When I started my business, my daughter was already 2 years old and attending school, so it was easier to manage both my business and my responsibilities at home. But when I became pregnant with my son, I knew it would not be easy anymore because I would need someone to help take care of him while I worked. I stayed home for about 3 months after he was born, and when I was preparing to return to work, I asked my pastor’s wife to help me find someone to assist me. She had helped other people find help before, and she introduced us to a 19-year-old girl who came to live with us.

At first, everything was going well. She took very good care of my baby. My daughter’s school was close to my shop, so I was the one dropping her off and picking her up. We had planned that the following year we would move her to a school closer to the house so the girl could help with picking her up.

Let me also add that while I was on maternity leave, my husband used to come home around 1 p.m. to eat lunch. But when I returned to work, I asked him not to come home during the day anymore and to start taking food to work instead, which he did.

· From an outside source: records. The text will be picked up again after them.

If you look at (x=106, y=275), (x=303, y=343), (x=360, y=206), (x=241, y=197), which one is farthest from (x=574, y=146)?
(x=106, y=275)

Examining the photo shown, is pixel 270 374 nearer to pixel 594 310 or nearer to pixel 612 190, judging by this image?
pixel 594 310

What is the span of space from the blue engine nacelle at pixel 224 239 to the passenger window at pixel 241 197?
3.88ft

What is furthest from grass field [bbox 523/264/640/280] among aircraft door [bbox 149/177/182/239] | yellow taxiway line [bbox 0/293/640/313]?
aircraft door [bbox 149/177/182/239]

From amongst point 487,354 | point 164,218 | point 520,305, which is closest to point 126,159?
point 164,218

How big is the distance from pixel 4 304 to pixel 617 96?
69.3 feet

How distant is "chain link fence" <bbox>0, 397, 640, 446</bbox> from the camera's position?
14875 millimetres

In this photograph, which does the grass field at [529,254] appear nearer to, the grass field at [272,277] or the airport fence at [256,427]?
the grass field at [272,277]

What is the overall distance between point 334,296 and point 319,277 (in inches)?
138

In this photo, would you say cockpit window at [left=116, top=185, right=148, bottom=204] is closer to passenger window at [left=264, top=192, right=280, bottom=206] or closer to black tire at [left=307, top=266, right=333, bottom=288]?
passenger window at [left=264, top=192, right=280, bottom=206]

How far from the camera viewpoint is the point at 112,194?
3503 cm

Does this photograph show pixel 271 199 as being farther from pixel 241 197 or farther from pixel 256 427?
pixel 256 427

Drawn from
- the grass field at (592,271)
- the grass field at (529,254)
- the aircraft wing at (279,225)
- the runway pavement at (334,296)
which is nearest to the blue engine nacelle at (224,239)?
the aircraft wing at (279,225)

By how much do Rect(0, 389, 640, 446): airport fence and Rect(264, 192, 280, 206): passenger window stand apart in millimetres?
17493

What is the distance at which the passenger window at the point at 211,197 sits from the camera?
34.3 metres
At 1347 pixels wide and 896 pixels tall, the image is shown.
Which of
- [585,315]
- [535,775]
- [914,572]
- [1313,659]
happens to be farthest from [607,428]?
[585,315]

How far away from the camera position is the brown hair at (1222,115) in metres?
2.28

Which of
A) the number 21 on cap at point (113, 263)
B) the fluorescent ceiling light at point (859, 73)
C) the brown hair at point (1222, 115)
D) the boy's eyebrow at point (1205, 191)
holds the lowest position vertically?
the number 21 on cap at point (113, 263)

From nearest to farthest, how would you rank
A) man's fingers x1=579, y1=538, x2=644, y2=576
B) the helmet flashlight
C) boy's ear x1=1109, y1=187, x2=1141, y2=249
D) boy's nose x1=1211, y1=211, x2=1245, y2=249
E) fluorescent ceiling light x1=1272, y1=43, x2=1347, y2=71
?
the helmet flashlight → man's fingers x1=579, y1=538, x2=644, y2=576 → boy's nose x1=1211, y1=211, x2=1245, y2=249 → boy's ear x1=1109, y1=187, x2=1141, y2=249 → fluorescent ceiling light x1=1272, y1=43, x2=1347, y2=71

When my baby was about 5 months old, we left for work as usual. Around 10 a.m., my phone rang. It was my husband saying he was at the hospital with the maid and the baby. I panicked and asked what happened and if my baby was okay. He said the baby was fine, but the maid was the one who was not well.

He told me that he was at work, but he suddenly felt very uneasy, like something was telling him to go home and check on the baby. When he got home, he heard the baby crying inside the room where the maid shared with our daughter. At first, he ignored it, thinking maybe she was changing the baby. But the crying became worse, and he heard a loud bump. He called the maid’s name, but there was no response. When he entered the room, he found her lying on the floor naked, and the baby was next to her crying. He picked up the baby and called the neighbors, who helped cover her and put her in his car. One male neighbor followed them to help with the baby while they went to the hospital.

The girl was unconscious at first, but later she recovered. After she was discharged, I was wondering what could have happened. I asked her if she had any history of seizures or something similar, but she said no. She explained that she could not clearly remember what happened that day. She said that after putting the baby to sleep, she rushed to take a bath, and after coming out of the bathroom she could not remember anything else until she woke up in the hospital.

During the following days, I allowed her to rest as much as possible, and I started taking my baby with me to my shop. It was not easy, but I wanted her to recover.

One day, I came back home and found the house empty. She was nowhere to be found. I panicked and called her number, but it was switched off. I called our pastor’s wife, but she said she had not seen her. She was already aware of what had happened at the hospital. We were all worried and tried to reach her without success. Our pastor’s wife even sent someone to her aunt’s house to check if she was there, but she was not.
After a few days, we found out that she was staying with her elder sister in another town. We felt some relief knowing she was at least with family. We tried to contact her to ask why she left suddenly, but she would not pick up our calls


Now I feel like taking my children and going back to my home country. I cry every day and feel very depressed. I really need advice, please help me.
. I would have said leave but seeing that your mum was also divorced, it may be a generational thing, look at the rest of your family both immediate and others to see how they are fairing in their marriages. Pray about it, real fasting and prayer, create an alter in your home and go for counselling. Well after sometime if symptom persist leave and start afresh. Live is too short to be taking unnecessary burdens.